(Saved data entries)
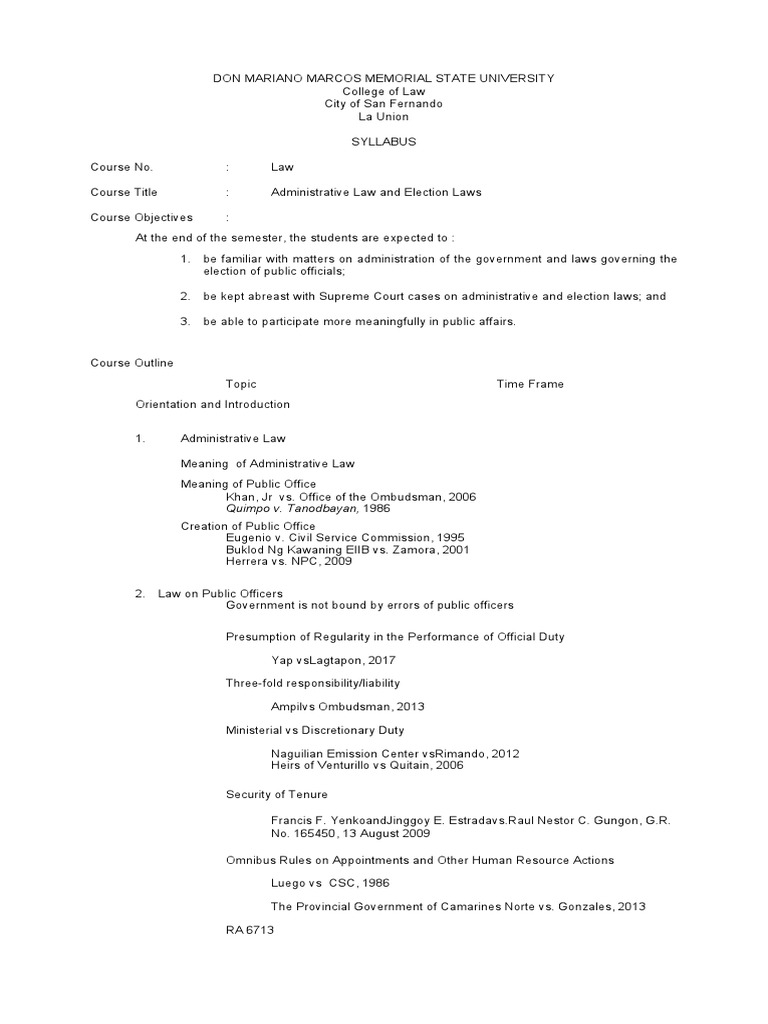 DON MARIANO MARCOS MEMORIAL STATE UNIVERSITY
College of Law
City of San Fernando
La Union

SYLLABUS

Course No. : Law

Course Title : Administrative Law and Election Laws

Course Objectives :

At the end of the semester, the students are expected to :

1. be familiar with matters on administration of the government and laws governing the election of public officials;

2. be kept abreast with Supreme Court cases on administrative and election laws; and

3. be able to participate more meaningfully in public affairs.

Course Outline

Topic Time Frame

Orientation and Introduction

1. Administrative Law

Meaning of Administrative Law

Meaning of Public Office
Khan, Jr vs. Office of the Ombudsman, 2006
Quimpo v. Tanodbayan, 1986

Creation of Public Office
Eugenio v. Civil Service Commission, 1995
Buklod Ng Kawaning EIIB vs. Zamora, 2001
Herrera vs. NPC, 2009

2. Law on Public Officers
Government is not bound by errors of public officers

Presumption of Regularity in the Performance of Official Duty

Yap vsLagtapon, 2017

Three-fold responsibility/liability

Ampilvs Ombudsman, 2013

Ministerial vs Discretionary Duty

Naguilian Emission Center vsRimando, 2012
Heirs of Venturillo vs Quitain, 2006

Security of Tenure

Francis F. YenkoandJinggoy E. Estradavs.Raul Nestor C. Gungon, G.R. No. 165450, 13 August 2009

Omnibus Rules on Appointments and Other Human Resource Actions

Luego vs CSC, 1986

The Provincial Government of Camarines Norte vs. Gonzales, 2013

RA 6713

§ What you have to do
Without the images, write out all of the records exactly.

§ Answer area
 DON MARIANO MARCOS MEMORIAL STATE UNIVERSITY
College of Law
City of San Fernando
La Union

SYLLABUS

Course No. : Law

Course Title : Administrative Law and Election Laws

Course Objectives :

At the end of the semester, the students are expected to :

1. be familiar with matters on administration of the government and laws governing the election of public officials;

2. be kept abreast with Supreme Court cases on administrative and election laws; and

3. be able to participate more meaningfully in public affairs.

Course Outline

Topic Time Frame

Orientation and Introduction

1. Administrative Law

Meaning of Administrative Law

Meaning of Public Office
Khan, Jr vs. Office of the Ombudsman, 2006
Quimpo v. Tanodbayan, 1986

Creation of Public Office
Eugenio v. Civil Service Commission, 1995
Buklod Ng Kawaning EIIB vs. Zamora, 2001
Herrera vs. NPC, 2009

2. Law on Public Officers
Government is not bound by errors of public officers

Presumption of Regularity in the Performance of Official Duty

Yap vsLagtapon, 2017

Three-fold responsibility/liability

Ampilvs Ombudsman, 2013

Ministerial vs Discretionary Duty

Naguilian Emission Center vsRimando, 2012
Heirs of Venturillo vs Quitain, 2006

Security of Tenure

Francis F. YenkoandJinggoy E. Estradavs.Raul Nestor C. Gungon, G.R. No. 165450, 13 August 2009

Omnibus Rules on Appointments and Other Human Resource Actions

Luego vs CSC, 1986

The Provincial Government of Camarines Norte vs. Gonzales, 2013

RA 6713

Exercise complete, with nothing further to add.